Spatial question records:

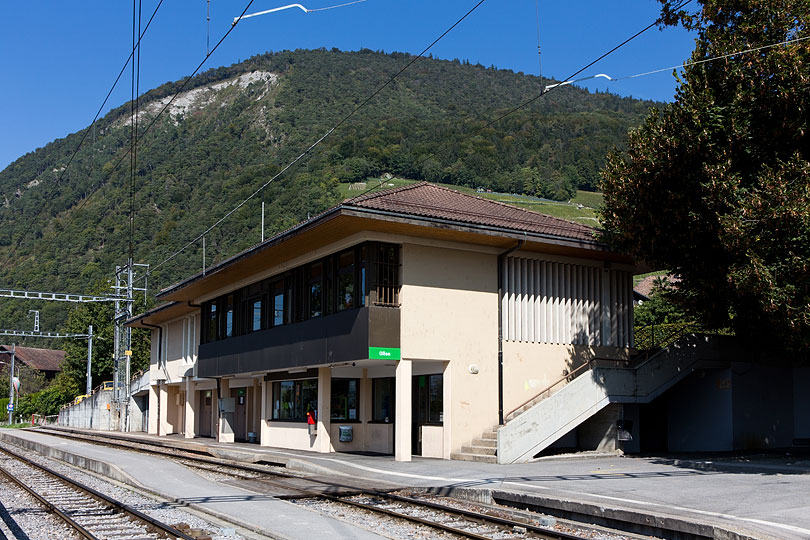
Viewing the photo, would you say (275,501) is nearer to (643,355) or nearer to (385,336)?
(385,336)

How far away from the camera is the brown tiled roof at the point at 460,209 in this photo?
Result: 22.4m

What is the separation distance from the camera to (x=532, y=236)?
2352 cm

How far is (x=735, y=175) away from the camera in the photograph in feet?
62.1

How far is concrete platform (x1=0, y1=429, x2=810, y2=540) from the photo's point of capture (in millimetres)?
11367

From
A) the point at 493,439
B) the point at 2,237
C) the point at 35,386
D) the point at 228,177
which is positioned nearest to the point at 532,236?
the point at 493,439

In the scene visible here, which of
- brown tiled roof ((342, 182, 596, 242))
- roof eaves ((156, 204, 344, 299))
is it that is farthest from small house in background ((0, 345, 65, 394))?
brown tiled roof ((342, 182, 596, 242))

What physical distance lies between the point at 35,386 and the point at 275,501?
82.2 metres

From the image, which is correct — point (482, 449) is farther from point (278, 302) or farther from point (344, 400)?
point (278, 302)

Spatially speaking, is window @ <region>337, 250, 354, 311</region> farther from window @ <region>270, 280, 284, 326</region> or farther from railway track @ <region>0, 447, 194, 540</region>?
railway track @ <region>0, 447, 194, 540</region>

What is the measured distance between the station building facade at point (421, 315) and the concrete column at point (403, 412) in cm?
3

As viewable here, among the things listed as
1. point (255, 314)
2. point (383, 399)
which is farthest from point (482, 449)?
point (255, 314)

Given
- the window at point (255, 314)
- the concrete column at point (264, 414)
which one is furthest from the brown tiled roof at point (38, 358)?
the window at point (255, 314)

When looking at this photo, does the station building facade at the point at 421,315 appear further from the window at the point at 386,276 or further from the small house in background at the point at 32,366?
the small house in background at the point at 32,366

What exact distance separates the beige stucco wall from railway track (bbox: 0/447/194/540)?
894 centimetres
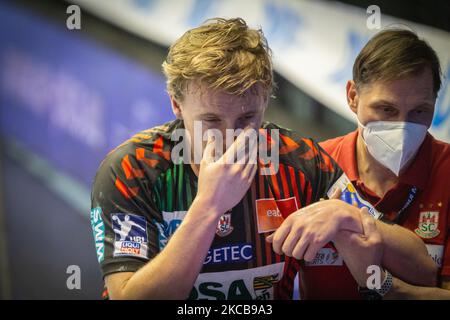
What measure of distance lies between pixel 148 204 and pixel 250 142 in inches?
15.5

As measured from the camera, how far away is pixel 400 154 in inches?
81.2

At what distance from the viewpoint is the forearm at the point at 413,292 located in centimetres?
189

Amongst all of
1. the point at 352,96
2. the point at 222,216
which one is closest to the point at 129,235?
the point at 222,216

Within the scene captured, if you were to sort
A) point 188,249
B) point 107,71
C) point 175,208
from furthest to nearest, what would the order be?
1. point 107,71
2. point 175,208
3. point 188,249

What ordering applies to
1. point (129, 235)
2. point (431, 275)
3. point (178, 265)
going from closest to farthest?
point (178, 265)
point (129, 235)
point (431, 275)

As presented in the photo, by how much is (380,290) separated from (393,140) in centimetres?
57

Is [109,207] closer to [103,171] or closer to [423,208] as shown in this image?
[103,171]

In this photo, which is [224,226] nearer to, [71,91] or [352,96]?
[352,96]

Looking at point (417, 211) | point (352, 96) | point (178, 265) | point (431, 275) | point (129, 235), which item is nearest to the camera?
point (178, 265)

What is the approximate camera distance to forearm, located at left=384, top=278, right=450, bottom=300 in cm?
189

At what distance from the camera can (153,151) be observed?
1.85 metres

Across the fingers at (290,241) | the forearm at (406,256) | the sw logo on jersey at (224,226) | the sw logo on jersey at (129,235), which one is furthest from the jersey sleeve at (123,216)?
the forearm at (406,256)

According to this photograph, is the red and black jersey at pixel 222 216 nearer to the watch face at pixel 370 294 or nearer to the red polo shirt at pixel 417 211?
the red polo shirt at pixel 417 211

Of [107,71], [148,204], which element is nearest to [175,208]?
[148,204]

_What the task requires:_ Copy out all of the entries above word for word, leaving out the pictures.

_Exercise answer:_
Viewing the photo, would you say (275,501) is nearer to (643,355) or nearer to (385,336)?
(385,336)

How far away from the camera is the brown tiled roof at the point at 460,209 in this photo?
Result: 22.4m

What is the separation distance from the camera to (x=532, y=236)?
2352 cm

How far is (x=735, y=175) away from the camera in the photograph in feet?
62.1

How far is concrete platform (x1=0, y1=429, x2=810, y2=540) from the photo's point of capture (in millimetres)?
11367

From
A) the point at 493,439
B) the point at 2,237
C) the point at 35,386
D) the point at 228,177
which is positioned nearest to the point at 532,236?
the point at 493,439

In the scene visible here, which of
- brown tiled roof ((342, 182, 596, 242))
- roof eaves ((156, 204, 344, 299))
is it that is farthest from small house in background ((0, 345, 65, 394))?
brown tiled roof ((342, 182, 596, 242))

What physical distance lies between the point at 35,386 and the point at 275,501?
82.2 metres

From the image, which is correct — point (482, 449) is farther from point (278, 302) or farther from point (344, 400)?
point (278, 302)

Spatially speaking, is window @ <region>337, 250, 354, 311</region> farther from window @ <region>270, 280, 284, 326</region> or farther from railway track @ <region>0, 447, 194, 540</region>?
railway track @ <region>0, 447, 194, 540</region>

What is the measured distance between the station building facade at point (421, 315) and the concrete column at point (403, 412) in cm?
3

As viewable here, among the things listed as
1. point (255, 314)
2. point (383, 399)
which is farthest from point (482, 449)?
point (255, 314)

Given
- the window at point (255, 314)
- the concrete column at point (264, 414)
which one is furthest from the brown tiled roof at point (38, 358)?
the window at point (255, 314)

When looking at this photo, does the station building facade at the point at 421,315 appear further from the window at the point at 386,276 or further from the small house in background at the point at 32,366?
the small house in background at the point at 32,366

What exact distance separates the beige stucco wall from railway track (bbox: 0/447/194/540)?
894 centimetres
What measure of distance lies between pixel 148 204 and pixel 250 142 in inches?
15.5

As measured from the camera, how far away is pixel 400 154 in inches?
81.2

At what distance from the viewpoint is the forearm at the point at 413,292 located in centimetres?
189

Amongst all of
1. the point at 352,96
2. the point at 222,216
which one is closest to the point at 129,235?
the point at 222,216

Within the scene captured, if you were to sort
A) point 188,249
B) point 107,71
C) point 175,208
from furthest to nearest, what would the order be?
1. point 107,71
2. point 175,208
3. point 188,249

What ordering applies to
1. point (129, 235)
2. point (431, 275)
3. point (178, 265)
going from closest to farthest?
point (178, 265)
point (129, 235)
point (431, 275)

As presented in the photo, by how much is (380,290) separated from (393,140) in centimetres?
57

Is [109,207] closer to [103,171] or closer to [423,208] as shown in this image?
[103,171]

In this photo, which is [224,226] nearer to, [71,91] or [352,96]?
[352,96]

Looking at point (417, 211) | point (352, 96) | point (178, 265) | point (431, 275) | point (129, 235), which item is nearest to the camera?
point (178, 265)

What is the approximate camera distance to forearm, located at left=384, top=278, right=450, bottom=300 in cm?
189

At what distance from the camera can (153,151) be observed?
1.85 metres

Across the fingers at (290,241) | the forearm at (406,256) | the sw logo on jersey at (224,226) | the sw logo on jersey at (129,235), which one is furthest from the jersey sleeve at (123,216)?
the forearm at (406,256)

According to this photograph, is the red and black jersey at pixel 222 216 nearer to the watch face at pixel 370 294 or nearer to the red polo shirt at pixel 417 211?
the red polo shirt at pixel 417 211

Of [107,71], [148,204], which element is nearest to [175,208]?
[148,204]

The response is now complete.